» **ページ本文**
╔══
近年、注目度が増している「ビジネスと人権」に対する、JEITAの取り組みをお知らせします。

ビジネスと人権

コロナ禍により、企業は改めてサプライチェーンの強靭化、多重化が求められるようになりました。その一方で、各社はグローバルにビジネスを進めるなかで、「人権尊重」を各方面から求められることが非常に多くなっています。欧米企業を中心に、サプライチェーン上のサプライヤーにおける人権デュー・ディリジェンスを自社の取引先に求める動きもあります。人権デュー・ディリジェンスとは、企業が人権リスクを測定するために、企業活動を通じて、または取引関係の結果として関与する可能性のある人権への悪影響(潜在的なものを含む)の特定・評価から、対処するための取り組み、その継続的な評価、情報提供に至るプロセスを指します(注3)。
さて、「人権」と言っても、差別や貧困問題、性別やLGBTといったダイバーシティについてなど様々なトピックが挙げられますが、いまビジネスの中で関心が高まっているのは、強制労働と児童労働です。2011年に国連(国連人権理事会)が定めた「ビジネスと人権に関する指導規則(UNGP)」では、このような人権問題に関し、企業に対してサプライチェーンを通じた「人権デュー・ディリジェンス」を実施するよう求めています。イギリスやオーストラリアでは、現代奴隷法という名前の法律の下に、人権の尊重がなされています。日本でも、2020年10月にUNGPを実施するための「ビジネスと人権」に関する行動計画(National Action Plan: NAP)が策定されました。
国際労働機関(ILO)によれば、全世界における現代奴隷制の被害者は2016年の時点で4,030万人にのぼり、また民間部門における強制労働搾取の被害者も1,600万人に達していると推計されています(注1)。また、約1億5,180万人の児童が働いているとも推計されています(注2)。日本企業は、発展途上国等から原材料を仕入れるケースがありますが、そうした発展途上国において、移民労働者による強制労働や鉱山等生産現場における児童労働が依然として存在していると報道されています。
こうした背景により、企業は、ステークホルダーから取引先を含めたサプライチェーン全体におけるCSR調達の推進、人権デュー・ディリジェンスが求められていますが、「ビジネスと人権」への取り組みの重要性・必要性を十分理解していないサプライヤーがまだ多くあり、サプライチェーンへの啓発推進が業界共通の課題となっています。

JEITAの取り組み

責任ある企業行動ガイドライン(英語版)

責任ある企業行動ガイドライン(英語版)

そこで、JEITAは、これらの課題に適切に対処すべく、国際機関(OECD、ILO等)とも連携して、グローバルの動向や先進事例の共有、現場の課題や対応策について議論するなど、様々な活動を行っています。サプライチェーンへの啓発活動については、業界全体で取り組むことにより、幅広い層のサプライヤーへの働きかけが可能となり、サプライヤーの理解向上、そしてサプライヤーと依頼側企業双方の負荷低減・効率化が期待されています。
╚══
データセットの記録
╔══
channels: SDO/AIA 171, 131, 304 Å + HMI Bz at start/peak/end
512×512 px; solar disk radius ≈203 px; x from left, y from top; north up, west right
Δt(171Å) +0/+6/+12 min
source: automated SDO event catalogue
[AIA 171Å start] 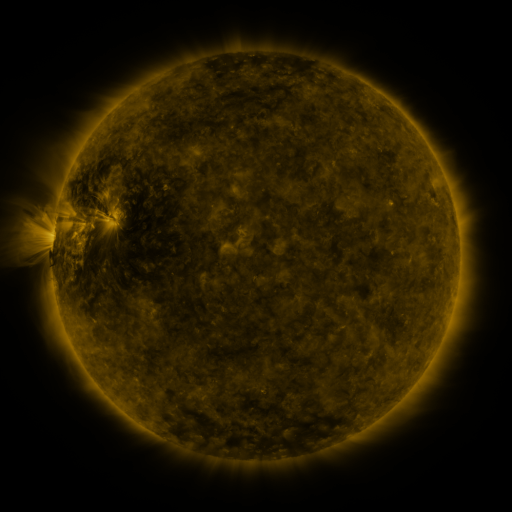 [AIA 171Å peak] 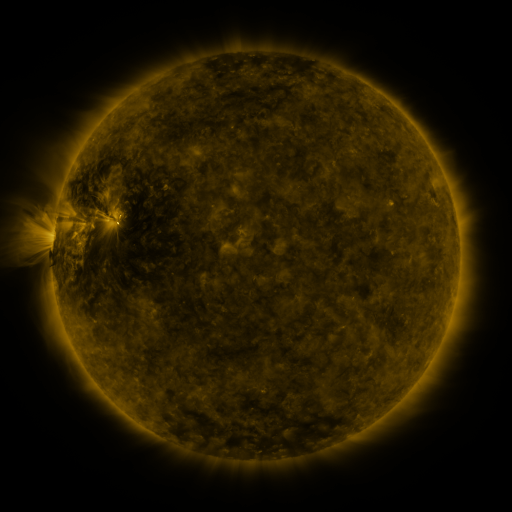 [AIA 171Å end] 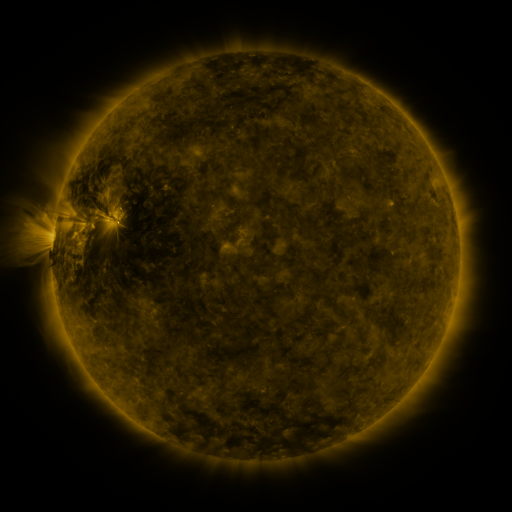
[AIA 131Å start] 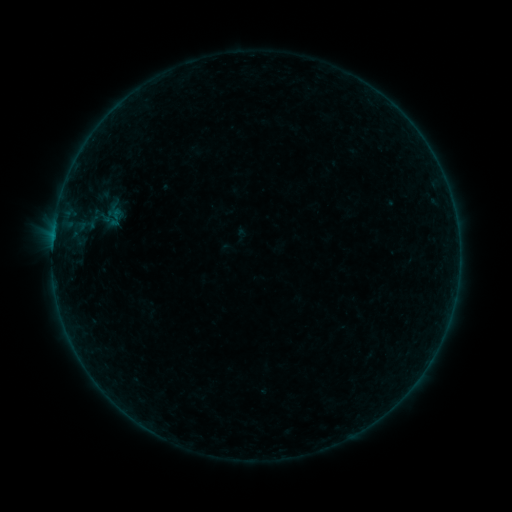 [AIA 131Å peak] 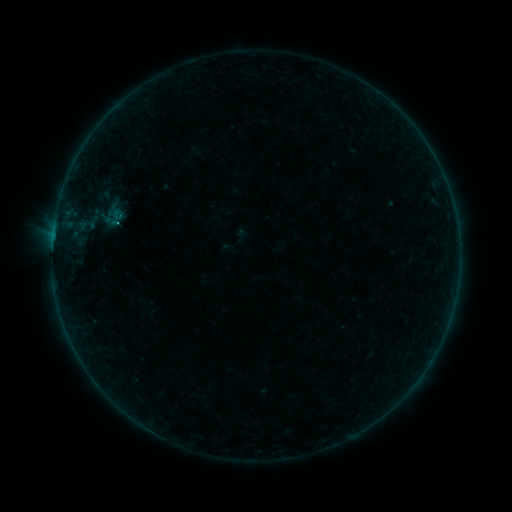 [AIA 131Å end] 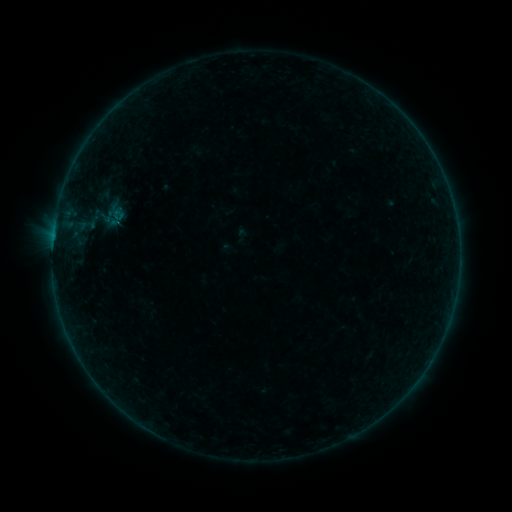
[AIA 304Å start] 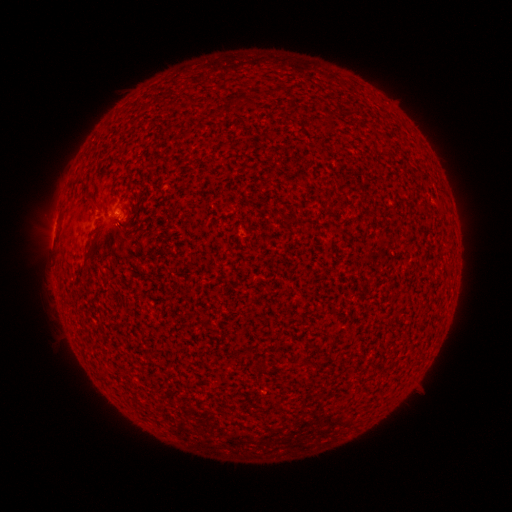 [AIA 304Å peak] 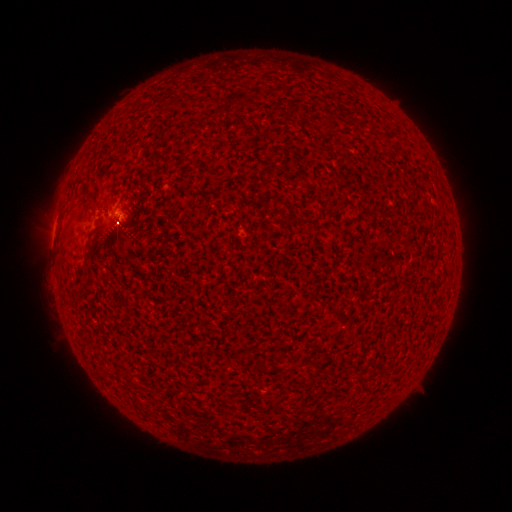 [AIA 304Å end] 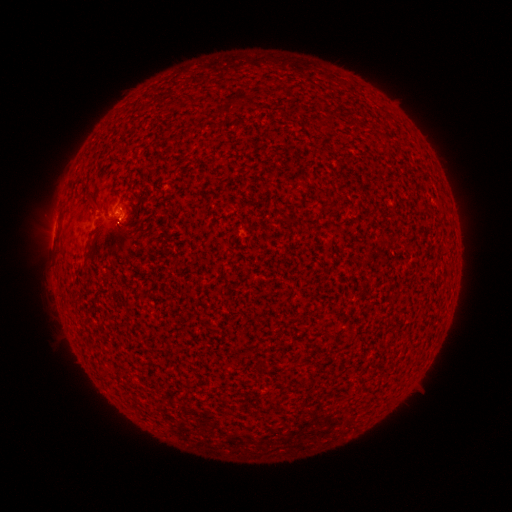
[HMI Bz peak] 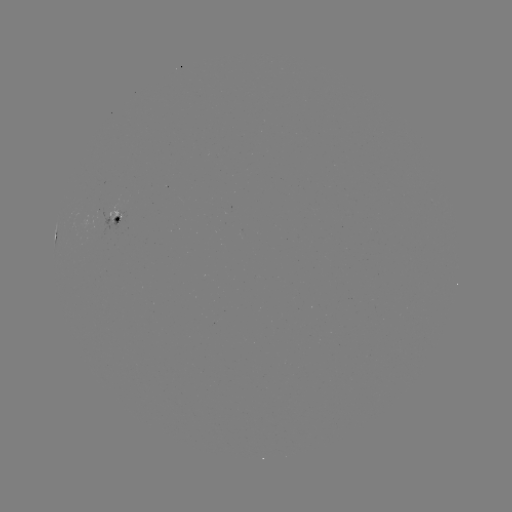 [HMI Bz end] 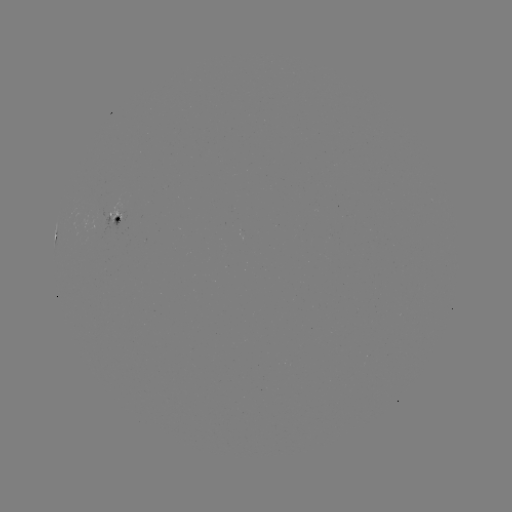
╚══
» **課題**
ビジネスと人権についての本文に照らして、次の(a)〜(c)がそれぞれ本文と一致するかを「はい」か「いいえ」で答え、判断の決め手となる本文の語句をそのまま引用してください。(a) 国連がビジネスと人権に関する指導規則を定めたのは2011年である。(b) 日本では、現代奴隷法という名前の法律の下に人権の尊重がなされている。(c) ILOによれば、2016年時点の全世界における現代奴隷制の被害者は1,600万人と推計されている。 これらの記録は別の出典から取られたものです。

» **回答**
(a) はい。「2011年に国連(国連人権理事会)が定めた「ビジネスと人権に関する指導規則(UNGP)」」
(b) いいえ。「イギリスやオーストラリアでは、現代奴隷法という名前の法律の下に、人権の尊重がなされています。」
(c) いいえ。「全世界における現代奴隷制の被害者は2016年の時点で4,030万人にのぼり」